[Collected data]
** BEGIN **

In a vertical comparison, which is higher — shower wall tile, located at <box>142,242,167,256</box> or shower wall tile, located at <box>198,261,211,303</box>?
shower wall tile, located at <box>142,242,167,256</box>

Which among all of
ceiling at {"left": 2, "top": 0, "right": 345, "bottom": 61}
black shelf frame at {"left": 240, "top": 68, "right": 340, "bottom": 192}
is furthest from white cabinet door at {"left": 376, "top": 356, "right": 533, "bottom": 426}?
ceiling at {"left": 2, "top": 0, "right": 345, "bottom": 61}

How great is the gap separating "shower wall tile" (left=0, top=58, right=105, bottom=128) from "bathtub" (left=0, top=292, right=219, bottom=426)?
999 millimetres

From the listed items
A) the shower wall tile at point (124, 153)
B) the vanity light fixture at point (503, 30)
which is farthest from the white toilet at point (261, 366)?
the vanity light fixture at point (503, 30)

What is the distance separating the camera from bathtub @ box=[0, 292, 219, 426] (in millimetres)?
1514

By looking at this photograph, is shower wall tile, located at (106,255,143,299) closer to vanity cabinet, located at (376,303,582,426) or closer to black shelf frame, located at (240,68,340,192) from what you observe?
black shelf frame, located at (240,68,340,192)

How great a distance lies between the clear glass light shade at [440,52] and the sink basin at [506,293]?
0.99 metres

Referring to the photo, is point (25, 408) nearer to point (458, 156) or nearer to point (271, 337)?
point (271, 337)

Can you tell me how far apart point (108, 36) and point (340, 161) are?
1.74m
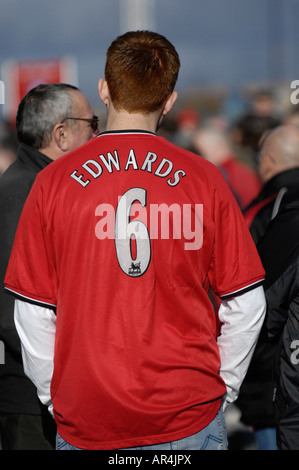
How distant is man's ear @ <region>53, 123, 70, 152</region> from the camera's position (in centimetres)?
329

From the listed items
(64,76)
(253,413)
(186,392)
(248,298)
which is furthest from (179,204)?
(64,76)

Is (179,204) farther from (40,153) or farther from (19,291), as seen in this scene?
(40,153)

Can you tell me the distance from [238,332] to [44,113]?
4.80ft

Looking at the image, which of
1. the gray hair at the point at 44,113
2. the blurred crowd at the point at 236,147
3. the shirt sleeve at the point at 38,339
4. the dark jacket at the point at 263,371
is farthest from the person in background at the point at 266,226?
the blurred crowd at the point at 236,147

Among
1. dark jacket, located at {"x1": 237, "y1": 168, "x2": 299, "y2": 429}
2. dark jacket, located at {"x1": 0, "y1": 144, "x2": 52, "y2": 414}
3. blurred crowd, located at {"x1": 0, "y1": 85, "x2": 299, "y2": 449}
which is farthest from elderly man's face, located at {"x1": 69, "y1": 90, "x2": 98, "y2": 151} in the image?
blurred crowd, located at {"x1": 0, "y1": 85, "x2": 299, "y2": 449}

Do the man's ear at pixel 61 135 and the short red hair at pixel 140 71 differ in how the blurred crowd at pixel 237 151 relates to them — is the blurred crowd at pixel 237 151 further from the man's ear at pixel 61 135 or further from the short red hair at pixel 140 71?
the short red hair at pixel 140 71

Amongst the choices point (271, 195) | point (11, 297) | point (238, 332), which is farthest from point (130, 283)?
point (271, 195)

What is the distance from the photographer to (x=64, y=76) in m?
9.77

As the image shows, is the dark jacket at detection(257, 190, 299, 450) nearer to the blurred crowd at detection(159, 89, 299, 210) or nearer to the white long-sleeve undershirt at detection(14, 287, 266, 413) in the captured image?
the white long-sleeve undershirt at detection(14, 287, 266, 413)

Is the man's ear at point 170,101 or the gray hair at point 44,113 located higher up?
the man's ear at point 170,101

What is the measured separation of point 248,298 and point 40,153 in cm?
131

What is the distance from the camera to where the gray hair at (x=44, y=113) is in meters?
3.28
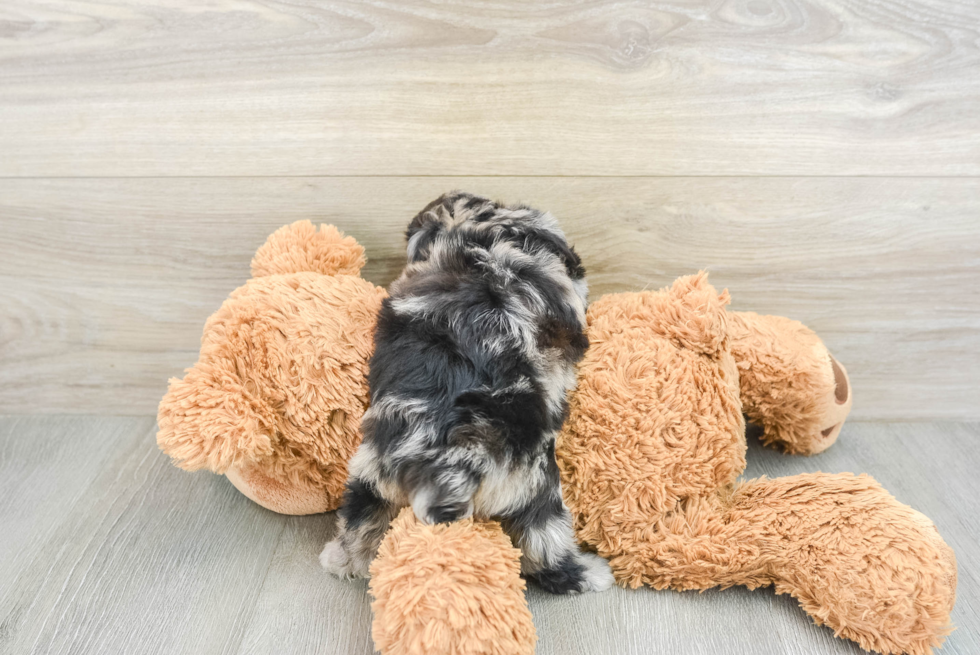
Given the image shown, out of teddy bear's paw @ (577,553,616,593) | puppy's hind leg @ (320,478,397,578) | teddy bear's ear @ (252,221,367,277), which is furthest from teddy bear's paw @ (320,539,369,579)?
teddy bear's ear @ (252,221,367,277)

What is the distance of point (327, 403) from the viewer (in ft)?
2.51

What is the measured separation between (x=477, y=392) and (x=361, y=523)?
0.21 metres

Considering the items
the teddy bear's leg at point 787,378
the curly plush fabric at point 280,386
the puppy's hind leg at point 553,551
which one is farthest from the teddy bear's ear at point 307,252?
the teddy bear's leg at point 787,378

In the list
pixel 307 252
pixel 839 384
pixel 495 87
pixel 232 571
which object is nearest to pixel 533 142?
pixel 495 87

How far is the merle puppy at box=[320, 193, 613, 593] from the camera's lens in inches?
25.3

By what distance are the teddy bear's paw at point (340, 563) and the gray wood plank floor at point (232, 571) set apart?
20mm

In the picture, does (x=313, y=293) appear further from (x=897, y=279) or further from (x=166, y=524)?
(x=897, y=279)

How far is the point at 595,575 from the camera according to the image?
77 centimetres

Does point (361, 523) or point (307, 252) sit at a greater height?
point (307, 252)

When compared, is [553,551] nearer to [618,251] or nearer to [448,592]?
[448,592]

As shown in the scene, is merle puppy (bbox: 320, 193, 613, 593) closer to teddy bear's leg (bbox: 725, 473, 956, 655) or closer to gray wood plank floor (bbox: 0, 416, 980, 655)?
gray wood plank floor (bbox: 0, 416, 980, 655)

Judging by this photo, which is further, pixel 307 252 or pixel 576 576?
pixel 307 252

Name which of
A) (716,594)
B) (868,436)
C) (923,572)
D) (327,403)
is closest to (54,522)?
(327,403)

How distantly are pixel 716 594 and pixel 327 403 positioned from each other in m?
0.51
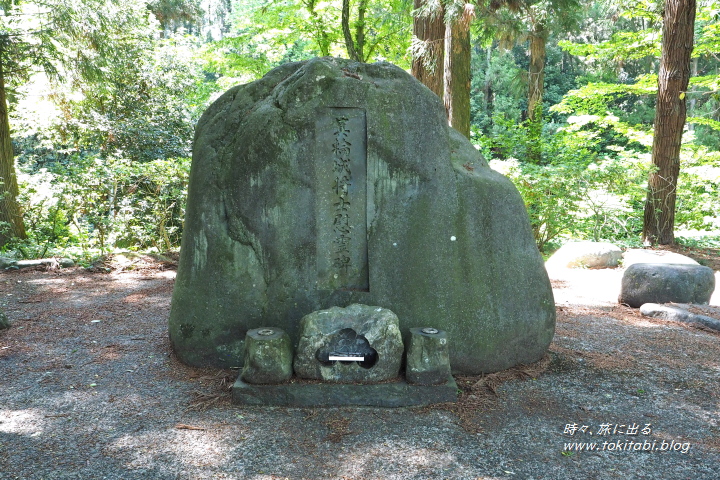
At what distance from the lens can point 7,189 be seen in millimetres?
8891

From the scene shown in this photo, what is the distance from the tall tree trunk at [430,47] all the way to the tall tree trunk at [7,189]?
728 centimetres

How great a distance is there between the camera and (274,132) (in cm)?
387

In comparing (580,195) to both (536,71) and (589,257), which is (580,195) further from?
(536,71)

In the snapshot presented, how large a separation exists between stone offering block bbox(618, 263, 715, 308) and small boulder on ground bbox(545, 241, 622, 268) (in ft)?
8.39

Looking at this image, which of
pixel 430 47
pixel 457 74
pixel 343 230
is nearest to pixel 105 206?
pixel 430 47

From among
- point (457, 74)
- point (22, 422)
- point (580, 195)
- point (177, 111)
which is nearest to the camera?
point (22, 422)

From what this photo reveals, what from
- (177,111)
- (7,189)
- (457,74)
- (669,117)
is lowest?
(7,189)

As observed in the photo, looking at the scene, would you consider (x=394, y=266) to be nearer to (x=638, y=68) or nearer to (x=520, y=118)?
(x=520, y=118)

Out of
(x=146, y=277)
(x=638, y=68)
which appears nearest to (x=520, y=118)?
(x=638, y=68)

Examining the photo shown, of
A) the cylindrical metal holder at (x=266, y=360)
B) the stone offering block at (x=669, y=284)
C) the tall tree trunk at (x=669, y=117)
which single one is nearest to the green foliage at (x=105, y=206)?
the cylindrical metal holder at (x=266, y=360)

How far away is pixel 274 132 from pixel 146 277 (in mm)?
4940

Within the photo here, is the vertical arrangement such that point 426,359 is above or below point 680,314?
above

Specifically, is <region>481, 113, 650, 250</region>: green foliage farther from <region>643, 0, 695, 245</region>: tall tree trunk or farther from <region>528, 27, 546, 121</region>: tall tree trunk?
<region>528, 27, 546, 121</region>: tall tree trunk

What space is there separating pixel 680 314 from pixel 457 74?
536 centimetres
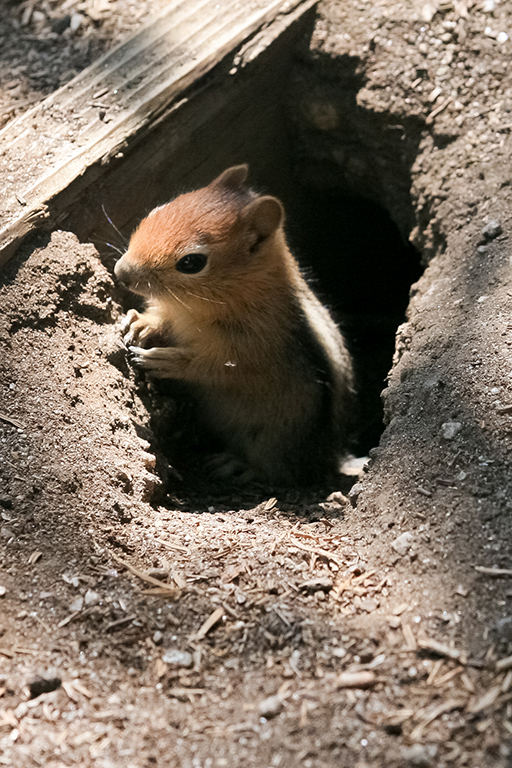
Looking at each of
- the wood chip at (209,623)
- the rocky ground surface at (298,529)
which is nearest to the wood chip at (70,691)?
the rocky ground surface at (298,529)

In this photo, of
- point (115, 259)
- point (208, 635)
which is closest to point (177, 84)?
point (115, 259)

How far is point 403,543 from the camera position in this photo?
7.75ft

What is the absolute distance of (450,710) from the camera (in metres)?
1.80

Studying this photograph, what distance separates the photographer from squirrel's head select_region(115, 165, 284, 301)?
328 cm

** END **

-- DIRECTION --
Swap every instance of "white cabinet door" in the data above for "white cupboard door", and leave everything else unchanged. Omit the pictures from your answer.

-- SOLUTION FOR THIS EXERCISE --
In a vertical comparison, which is higher — shower wall tile, located at <box>142,242,167,256</box> or shower wall tile, located at <box>198,261,211,303</box>?
shower wall tile, located at <box>142,242,167,256</box>

Which among all of
ceiling at {"left": 2, "top": 0, "right": 345, "bottom": 61}
black shelf frame at {"left": 240, "top": 68, "right": 340, "bottom": 192}
is furthest from white cupboard door at {"left": 376, "top": 356, "right": 533, "bottom": 426}?
ceiling at {"left": 2, "top": 0, "right": 345, "bottom": 61}

How great is the gap separating "shower wall tile" (left=0, top=58, right=105, bottom=128) from "bathtub" (left=0, top=292, right=219, bottom=426)?
999 millimetres

From the listed items
A) the shower wall tile at point (124, 153)
B) the vanity light fixture at point (503, 30)
which is farthest from the white toilet at point (261, 366)?
the vanity light fixture at point (503, 30)

What is the distance separating the camera from bathtub @ box=[0, 292, 219, 426] (in millimetres)?
1514

By looking at this photograph, is shower wall tile, located at (106,255,143,299) closer to vanity cabinet, located at (376,303,582,426) or closer to black shelf frame, located at (240,68,340,192) from what you observe?
black shelf frame, located at (240,68,340,192)

How great a distance lies between the clear glass light shade at [440,52] and the sink basin at [506,293]?
0.99 metres

Referring to the photo, is point (25, 408) nearer to point (458, 156) or nearer to point (271, 337)?
point (271, 337)

Can you tell me how far apart point (108, 36) and point (340, 161) are?
1.74m
How distant is man's ear @ <region>53, 123, 70, 152</region> from the camera's position (in centimetres)?
329

From the listed items
(64,76)
(253,413)
(186,392)
(248,298)
which is furthest from (179,204)?
(64,76)

Is (179,204) farther from (40,153) or farther from (19,291), as seen in this scene?
(40,153)

Can you tell me the distance from [238,332] to [44,113]?
4.80ft

Looking at the image, which of
1. the gray hair at the point at 44,113
2. the blurred crowd at the point at 236,147
3. the shirt sleeve at the point at 38,339
4. the dark jacket at the point at 263,371
is farthest from the person in background at the point at 266,226?
the blurred crowd at the point at 236,147

Among
1. dark jacket, located at {"x1": 237, "y1": 168, "x2": 299, "y2": 429}
2. dark jacket, located at {"x1": 0, "y1": 144, "x2": 52, "y2": 414}
3. blurred crowd, located at {"x1": 0, "y1": 85, "x2": 299, "y2": 449}
which is farthest from elderly man's face, located at {"x1": 69, "y1": 90, "x2": 98, "y2": 151} in the image?
blurred crowd, located at {"x1": 0, "y1": 85, "x2": 299, "y2": 449}

Do the man's ear at pixel 61 135 and the short red hair at pixel 140 71 differ in how the blurred crowd at pixel 237 151 relates to them — is the blurred crowd at pixel 237 151 further from the man's ear at pixel 61 135 or further from the short red hair at pixel 140 71?
the short red hair at pixel 140 71

Amongst the choices point (271, 195) | point (11, 297) | point (238, 332), which is farthest from point (130, 283)?
point (271, 195)

What is the distance from the photographer to (x=64, y=76) in m?
9.77

As the image shows, is the dark jacket at detection(257, 190, 299, 450) nearer to the blurred crowd at detection(159, 89, 299, 210) or nearer to the white long-sleeve undershirt at detection(14, 287, 266, 413) in the captured image?
the white long-sleeve undershirt at detection(14, 287, 266, 413)

Is the man's ear at point 170,101 or the gray hair at point 44,113 located higher up?
the man's ear at point 170,101

What is the measured separation of point 248,298 and point 40,153 in cm?
131

What is the distance from the camera to where the gray hair at (x=44, y=113) is in meters?
3.28
Given the image shown, out of teddy bear's paw @ (577,553,616,593) | puppy's hind leg @ (320,478,397,578) | teddy bear's ear @ (252,221,367,277), which is furthest from teddy bear's paw @ (320,539,369,579)?
teddy bear's ear @ (252,221,367,277)

What is the distance of point (327, 403) from the viewer (in ft)?
2.51

What is the measured separation between (x=477, y=392) and (x=361, y=523)?
0.21 metres

Considering the items
the teddy bear's leg at point 787,378
the curly plush fabric at point 280,386
the puppy's hind leg at point 553,551
which one is farthest from the teddy bear's ear at point 307,252?
the teddy bear's leg at point 787,378

In the list
pixel 307 252
pixel 839 384
pixel 495 87
pixel 232 571
which object is nearest to pixel 533 142?
pixel 495 87

How far is the merle puppy at box=[320, 193, 613, 593] from the camera's lens in inches?
25.3

By what distance are the teddy bear's paw at point (340, 563) and the gray wood plank floor at point (232, 571) set apart?
20mm

In the picture, does (x=313, y=293) appear further from (x=897, y=279) or further from (x=166, y=524)?
(x=897, y=279)

How far is the point at 595,575 from the camera according to the image?
77 centimetres

Does point (361, 523) or point (307, 252) sit at a greater height?
point (307, 252)

When compared, is [553,551] nearer to [618,251] or nearer to [448,592]?
[448,592]

As shown in the scene, is merle puppy (bbox: 320, 193, 613, 593) closer to teddy bear's leg (bbox: 725, 473, 956, 655) or closer to gray wood plank floor (bbox: 0, 416, 980, 655)?
gray wood plank floor (bbox: 0, 416, 980, 655)

Judging by this photo, which is further, pixel 307 252 or pixel 576 576?
pixel 307 252

Name which of
A) (716,594)
B) (868,436)
C) (923,572)
D) (327,403)
is closest to (54,522)?
(327,403)

How distantly are pixel 716 594 and pixel 327 403 positioned from each other in m?
0.51
At what distance from the lens can point 7,189 be seen in millimetres?
8891

From the scene shown in this photo, what is the distance from the tall tree trunk at [430,47] all the way to the tall tree trunk at [7,189]?
728 centimetres

How great a distance is there between the camera and (274,132) (in cm)?
387

In comparing (580,195) to both (536,71) and (589,257), which is (580,195) further from?
(536,71)

In the snapshot presented, how large a separation exists between stone offering block bbox(618, 263, 715, 308) and small boulder on ground bbox(545, 241, 622, 268) (in ft)?
8.39

Looking at this image, which of
pixel 430 47
pixel 457 74
pixel 343 230
is nearest to pixel 105 206?
pixel 430 47

From among
- point (457, 74)
- point (22, 422)
- point (580, 195)
- point (177, 111)
which is nearest to the camera?
point (22, 422)

From what this photo reveals, what from
- (177,111)
- (7,189)
- (457,74)
- (669,117)
is lowest?
(7,189)

As observed in the photo, looking at the scene, would you consider (x=394, y=266) to be nearer to (x=638, y=68) or nearer to (x=520, y=118)?
(x=520, y=118)

Out of
(x=146, y=277)
(x=638, y=68)
which appears nearest to (x=520, y=118)?
(x=638, y=68)

Examining the photo shown, of
A) the cylindrical metal holder at (x=266, y=360)
B) the stone offering block at (x=669, y=284)
C) the tall tree trunk at (x=669, y=117)
which single one is nearest to the green foliage at (x=105, y=206)?
the cylindrical metal holder at (x=266, y=360)

How far away is pixel 274 132 from pixel 146 277 (in mm)?
4940

Within the photo here, is the vertical arrangement such that point 426,359 is above or below point 680,314?
above

Specifically, is <region>481, 113, 650, 250</region>: green foliage farther from <region>643, 0, 695, 245</region>: tall tree trunk or farther from <region>528, 27, 546, 121</region>: tall tree trunk?
<region>528, 27, 546, 121</region>: tall tree trunk

What space is there separating pixel 680 314 from pixel 457 74?
536 centimetres
Looking at each of
- the wood chip at (209,623)
- the rocky ground surface at (298,529)
which is nearest to the wood chip at (70,691)?
the rocky ground surface at (298,529)

In this photo, of
- point (115, 259)
- point (208, 635)
which is closest to point (177, 84)?
point (115, 259)

How far is point 403,543 from the camera position in this photo?
7.75ft

What is the absolute distance of (450,710) from the camera (in metres)?
1.80

Studying this photograph, what distance separates the photographer from squirrel's head select_region(115, 165, 284, 301)?
328 cm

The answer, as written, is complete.